> _TEXT_
——

We commonly link high sodium in the diet with heart issues, but have you ever thought about potassium? Increasing potassium-rich foods can help reduce blood pressure and stroke risk, but many people fall short of their potassium goals of 4,700 milligrams per day as recommended by the 2015 Dietary Guidelines. Potassium may also help reduce risk of developing kidney stones and bone loss with age. How can you get more potassium? Reach for root vegetables, leafy green vegetables and fruits that grow on a vine. For a potassium-rich diet, eat potatoes (white and sweet), winter squash, carrots, spinach, beet greens, kiwi, bananas, tomatoes, oranges, peaches, prunes, beans (especially white), lentils, yogurt, milk and fish. Keep in mind that too much potassium can be dangerous (this most commonly happens from taking supplements), so up your intake by eating healthfully instead of supplementing unless advised by a doctor.
Make a habit to start the day with a tall glass of water, and drink plenty throughout the day. As we age, our thirst receptors decrease, which may lead to subpar fluid intakes and dehydration. Medications may also interfere with our ability to feel thirsty, making it easier to become dehydrated.
Enjoy a strong and vibrant life by keeping the immune system in shape. Immunity does weaken with age so you’re less able to fight off the common cold or flu. Some scientists conclude that seniors are more vulnerable due to decreased production of the cells that fight off infection. Take extra precautions to stay healthy by eating an antioxidant-rich diet high in colorful fruits and vegetables, specifically those that contain vitamins A and C, and zinc. Aim to include at least three colors at each meal — the more the better.
Senses are less sharp with age. Reduced taste acuity and smell can make it challenging to make food flavorful. Instead of turning to the salt shaker (a common pitfall), season foods with herbs and spices. The good news is these ingredients are also rich in antioxidant power.

——

> _RECORDS SUPPLIED_
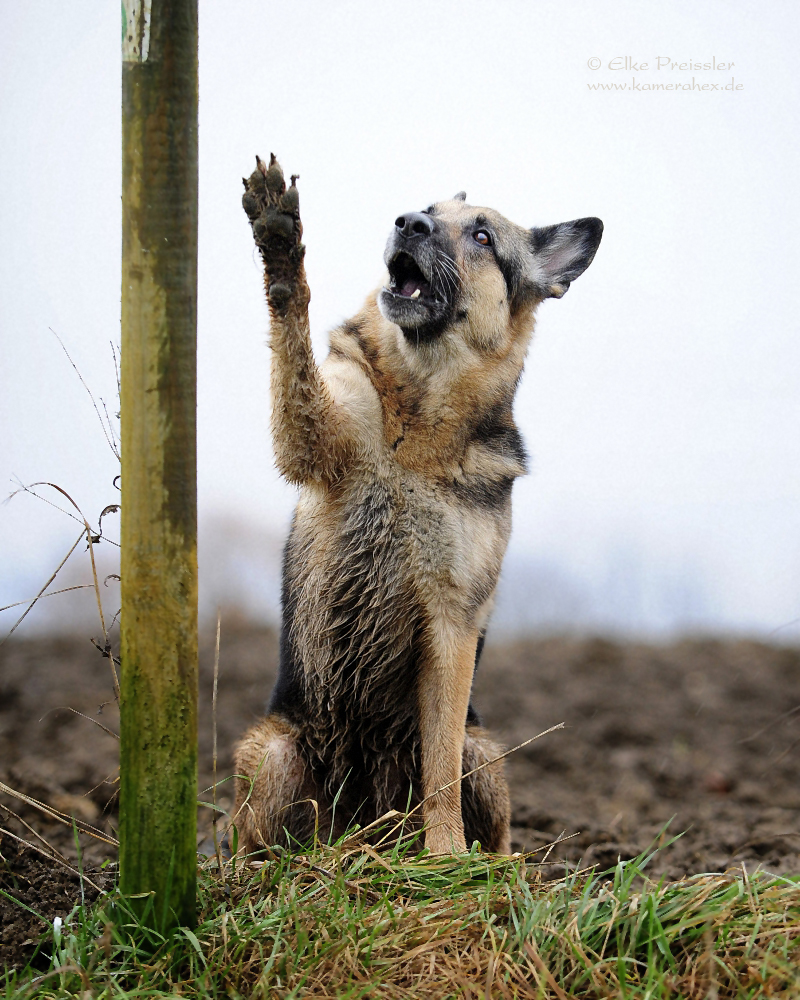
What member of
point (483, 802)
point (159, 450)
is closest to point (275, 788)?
point (483, 802)

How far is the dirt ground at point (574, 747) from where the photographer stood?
14.4 feet

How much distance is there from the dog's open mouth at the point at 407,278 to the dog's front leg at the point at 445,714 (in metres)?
1.41

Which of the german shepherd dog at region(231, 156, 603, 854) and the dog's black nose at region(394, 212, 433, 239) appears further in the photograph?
the dog's black nose at region(394, 212, 433, 239)

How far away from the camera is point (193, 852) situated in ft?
8.34

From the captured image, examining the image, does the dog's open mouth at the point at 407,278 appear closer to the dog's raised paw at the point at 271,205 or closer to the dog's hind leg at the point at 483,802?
the dog's raised paw at the point at 271,205

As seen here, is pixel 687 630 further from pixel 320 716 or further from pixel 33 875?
pixel 33 875

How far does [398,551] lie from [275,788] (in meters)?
1.11

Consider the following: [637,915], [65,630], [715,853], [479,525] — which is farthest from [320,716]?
[65,630]

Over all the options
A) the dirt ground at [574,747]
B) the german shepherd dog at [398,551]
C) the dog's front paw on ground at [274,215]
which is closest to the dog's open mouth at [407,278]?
the german shepherd dog at [398,551]

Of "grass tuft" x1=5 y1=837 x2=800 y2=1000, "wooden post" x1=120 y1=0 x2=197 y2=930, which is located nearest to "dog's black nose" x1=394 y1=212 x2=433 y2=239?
"wooden post" x1=120 y1=0 x2=197 y2=930

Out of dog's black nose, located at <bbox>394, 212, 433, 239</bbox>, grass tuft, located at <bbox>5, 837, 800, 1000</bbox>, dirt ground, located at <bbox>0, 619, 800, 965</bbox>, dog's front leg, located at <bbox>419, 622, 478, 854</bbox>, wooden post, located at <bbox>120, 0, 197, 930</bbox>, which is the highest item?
dog's black nose, located at <bbox>394, 212, 433, 239</bbox>

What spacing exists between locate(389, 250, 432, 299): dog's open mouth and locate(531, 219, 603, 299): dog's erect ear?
733mm

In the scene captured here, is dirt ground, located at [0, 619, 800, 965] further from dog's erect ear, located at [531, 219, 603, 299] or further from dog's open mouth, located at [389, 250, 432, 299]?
dog's erect ear, located at [531, 219, 603, 299]

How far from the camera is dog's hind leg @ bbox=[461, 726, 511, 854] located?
Answer: 3932mm
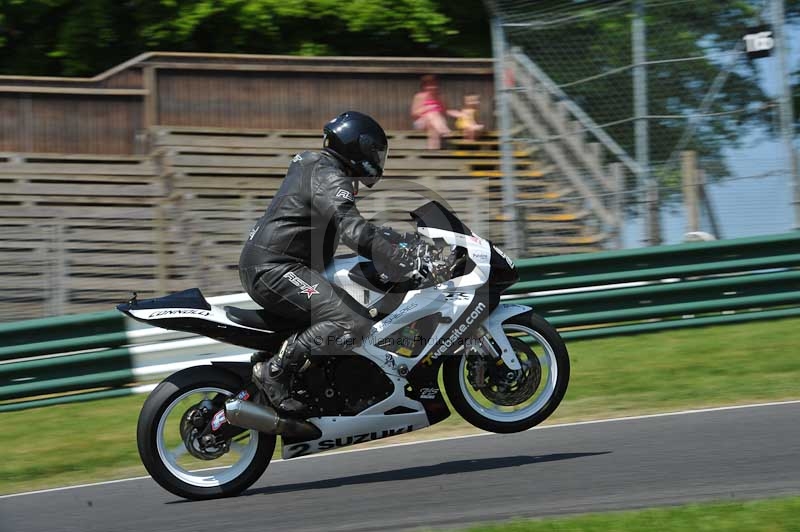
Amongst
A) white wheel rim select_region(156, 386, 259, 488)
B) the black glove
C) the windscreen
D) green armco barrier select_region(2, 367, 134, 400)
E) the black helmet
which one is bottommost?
green armco barrier select_region(2, 367, 134, 400)

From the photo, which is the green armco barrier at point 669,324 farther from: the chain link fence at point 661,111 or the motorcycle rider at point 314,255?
the motorcycle rider at point 314,255

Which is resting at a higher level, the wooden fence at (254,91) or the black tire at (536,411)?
the wooden fence at (254,91)

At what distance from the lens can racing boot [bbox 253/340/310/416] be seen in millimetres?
6500

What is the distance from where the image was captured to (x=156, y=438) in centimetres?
640

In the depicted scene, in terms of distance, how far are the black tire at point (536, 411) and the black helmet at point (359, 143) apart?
119cm

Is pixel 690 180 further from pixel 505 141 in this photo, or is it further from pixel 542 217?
pixel 505 141

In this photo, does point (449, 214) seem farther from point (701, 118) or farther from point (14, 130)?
point (14, 130)

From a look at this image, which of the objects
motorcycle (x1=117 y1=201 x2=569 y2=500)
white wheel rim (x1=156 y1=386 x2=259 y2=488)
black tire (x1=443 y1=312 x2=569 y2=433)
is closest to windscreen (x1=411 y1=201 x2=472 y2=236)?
motorcycle (x1=117 y1=201 x2=569 y2=500)

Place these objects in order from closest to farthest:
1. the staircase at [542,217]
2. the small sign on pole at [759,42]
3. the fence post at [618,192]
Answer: the small sign on pole at [759,42], the fence post at [618,192], the staircase at [542,217]

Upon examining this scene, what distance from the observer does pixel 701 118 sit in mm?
10828

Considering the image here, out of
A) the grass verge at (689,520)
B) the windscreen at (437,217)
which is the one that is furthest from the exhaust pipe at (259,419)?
the grass verge at (689,520)

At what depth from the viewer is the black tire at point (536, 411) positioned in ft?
22.2

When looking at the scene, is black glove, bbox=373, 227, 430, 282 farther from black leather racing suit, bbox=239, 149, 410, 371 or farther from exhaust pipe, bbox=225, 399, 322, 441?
exhaust pipe, bbox=225, 399, 322, 441

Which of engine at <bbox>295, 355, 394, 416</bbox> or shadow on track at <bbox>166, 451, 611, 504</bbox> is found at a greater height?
engine at <bbox>295, 355, 394, 416</bbox>
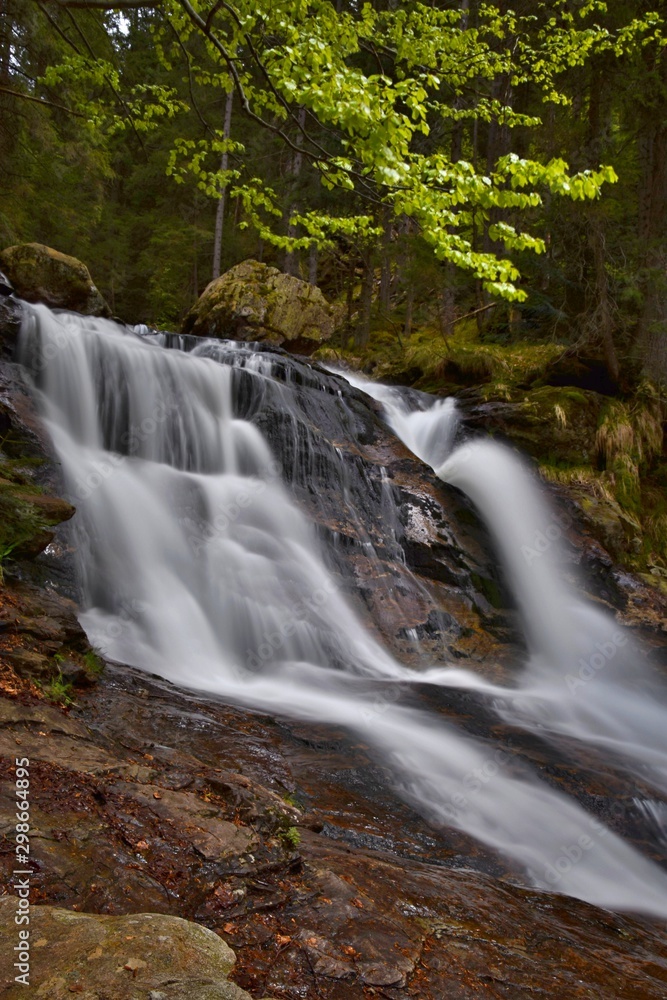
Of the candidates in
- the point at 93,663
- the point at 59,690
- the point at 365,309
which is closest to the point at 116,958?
the point at 59,690

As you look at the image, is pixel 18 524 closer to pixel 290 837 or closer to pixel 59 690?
pixel 59 690

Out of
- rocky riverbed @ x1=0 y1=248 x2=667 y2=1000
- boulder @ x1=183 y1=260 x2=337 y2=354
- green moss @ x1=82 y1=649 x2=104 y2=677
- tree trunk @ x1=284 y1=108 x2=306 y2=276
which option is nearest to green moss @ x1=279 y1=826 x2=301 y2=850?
rocky riverbed @ x1=0 y1=248 x2=667 y2=1000

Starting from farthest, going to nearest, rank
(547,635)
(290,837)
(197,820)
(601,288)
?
(601,288) → (547,635) → (290,837) → (197,820)

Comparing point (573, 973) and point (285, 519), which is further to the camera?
point (285, 519)

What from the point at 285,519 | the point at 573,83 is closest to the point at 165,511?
the point at 285,519

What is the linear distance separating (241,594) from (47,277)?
29.9 feet

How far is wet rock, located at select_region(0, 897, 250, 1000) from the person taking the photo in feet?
4.76

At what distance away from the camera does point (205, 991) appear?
1.51m

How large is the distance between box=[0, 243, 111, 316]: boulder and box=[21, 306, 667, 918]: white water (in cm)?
259

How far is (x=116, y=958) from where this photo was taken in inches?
61.4

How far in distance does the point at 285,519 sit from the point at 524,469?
476 cm

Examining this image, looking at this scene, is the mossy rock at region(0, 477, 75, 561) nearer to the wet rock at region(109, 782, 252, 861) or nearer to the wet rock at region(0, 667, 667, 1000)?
the wet rock at region(0, 667, 667, 1000)

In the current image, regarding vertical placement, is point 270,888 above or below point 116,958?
below

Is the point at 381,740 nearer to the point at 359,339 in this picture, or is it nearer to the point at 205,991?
the point at 205,991
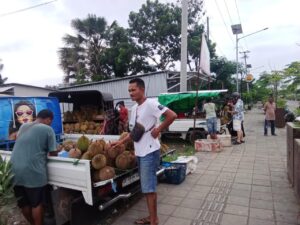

——

Print the text on nutrition for healthy aging in full, word for word.

> _RESULT_
We commonly link high sodium in the diet with heart issues, but have you ever thought about potassium? Increasing potassium-rich foods can help reduce blood pressure and stroke risk, but many people fall short of their potassium goals of 4,700 milligrams per day as recommended by the 2015 Dietary Guidelines. Potassium may also help reduce risk of developing kidney stones and bone loss with age. How can you get more potassium? Reach for root vegetables, leafy green vegetables and fruits that grow on a vine. For a potassium-rich diet, eat potatoes (white and sweet), winter squash, carrots, spinach, beet greens, kiwi, bananas, tomatoes, oranges, peaches, prunes, beans (especially white), lentils, yogurt, milk and fish. Keep in mind that too much potassium can be dangerous (this most commonly happens from taking supplements), so up your intake by eating healthfully instead of supplementing unless advised by a doctor.
Make a habit to start the day with a tall glass of water, and drink plenty throughout the day. As we age, our thirst receptors decrease, which may lead to subpar fluid intakes and dehydration. Medications may also interfere with our ability to feel thirsty, making it easier to become dehydrated.
Enjoy a strong and vibrant life by keeping the immune system in shape. Immunity does weaken with age so you’re less able to fight off the common cold or flu. Some scientists conclude that seniors are more vulnerable due to decreased production of the cells that fight off infection. Take extra precautions to stay healthy by eating an antioxidant-rich diet high in colorful fruits and vegetables, specifically those that contain vitamins A and C, and zinc. Aim to include at least three colors at each meal — the more the better.
Senses are less sharp with age. Reduced taste acuity and smell can make it challenging to make food flavorful. Instead of turning to the salt shaker (a common pitfall), season foods with herbs and spices. The good news is these ingredients are also rich in antioxidant power.